Aun así, pensó que su vida pasaría tranquilamente, sin conflictos muy grandes. Sin embargo, cierta mañana comenzó a sentir un extraño hormigueo en el pecho y un calor inexplicable. Hacía calor, mucho calor. Recién había amanecido, pero sudaba como cerdo. Rápidamente se quitó los abrigos, mas al ver que no era suficiente, siguió con la ropa. Se quedó en calzoncillos en medio de la calle, mientras las personas alrededor pasaban abrigadas hasta las narices. Entonces se dio cuenta que algo andaba mal.
No tuvo tiempo de preguntarle a nadie, pues el hormigueo en su pecho pronto se convirtió en dolor. Sentía que algo duro le desgarraba la carne y los huesos desde adentro. Comenzó por el torso, pero pronto se extendió hacia los brazos, piernas y espalda. Jeremías se redujo y gritó del dolor. Se rascó la piel y golpeó la tierra, sin forma de pararlo.

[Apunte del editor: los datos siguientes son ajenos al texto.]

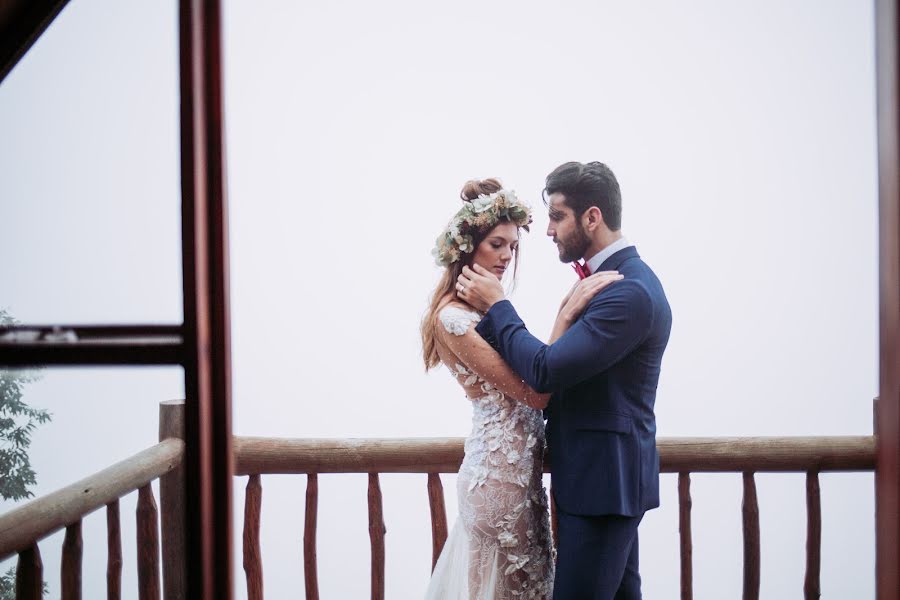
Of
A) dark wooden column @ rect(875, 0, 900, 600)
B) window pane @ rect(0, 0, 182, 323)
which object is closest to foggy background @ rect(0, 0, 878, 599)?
window pane @ rect(0, 0, 182, 323)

A este punto, la gente alrededor comenzó a detenerse, consternados con la actitud del hombre. Algunos intentaron preguntarle qué le ocurría y cómo podían ayudar, otros fueron a buscar una ambulancia. Al mismo tiempo, un médico jubilado que pasaba por ahí advirtió la conmoción y se apresuró a ver qué ocurría. Algunos de los pueblerinos, reconociéndolo, le pidieron ayuda.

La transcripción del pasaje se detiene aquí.